Dataset records>
<<<<

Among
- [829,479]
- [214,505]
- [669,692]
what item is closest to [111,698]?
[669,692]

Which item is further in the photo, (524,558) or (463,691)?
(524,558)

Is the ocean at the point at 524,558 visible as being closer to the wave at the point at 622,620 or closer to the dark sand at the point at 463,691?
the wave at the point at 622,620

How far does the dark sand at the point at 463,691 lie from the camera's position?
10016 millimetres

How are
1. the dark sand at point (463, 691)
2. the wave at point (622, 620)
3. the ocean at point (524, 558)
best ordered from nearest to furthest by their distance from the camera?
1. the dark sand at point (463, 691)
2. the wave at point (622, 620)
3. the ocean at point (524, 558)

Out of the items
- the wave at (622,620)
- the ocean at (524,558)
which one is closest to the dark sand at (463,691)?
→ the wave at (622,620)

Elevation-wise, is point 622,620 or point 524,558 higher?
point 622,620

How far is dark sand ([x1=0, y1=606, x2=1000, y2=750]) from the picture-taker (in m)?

>>>>

Reproduce all of the entries above verbatim, leaving every line unchanged.

RESULT FOR THIS EXERCISE>
Among
- [829,479]
- [214,505]
- [669,692]
what item is closest to [111,698]?
[669,692]

Which item is further in the photo, (524,558) or (463,691)?
(524,558)

Is the ocean at the point at 524,558 visible as being closer to the wave at the point at 622,620 or closer to the dark sand at the point at 463,691?
the wave at the point at 622,620

How far does the dark sand at the point at 463,691 lie from the camera's position?
10016 millimetres

How are
1. the dark sand at point (463, 691)
2. the wave at point (622, 620)
3. the ocean at point (524, 558)
best ordered from nearest to furthest by their distance from the camera?
1. the dark sand at point (463, 691)
2. the wave at point (622, 620)
3. the ocean at point (524, 558)

Out of the items
- the wave at (622,620)
- the ocean at (524,558)
which one is closest to the dark sand at (463,691)?
→ the wave at (622,620)

Elevation-wise, is point 622,620 or point 524,558 higher?
point 622,620

How far is dark sand ([x1=0, y1=606, x2=1000, y2=750]) from the picture-taker (in m)?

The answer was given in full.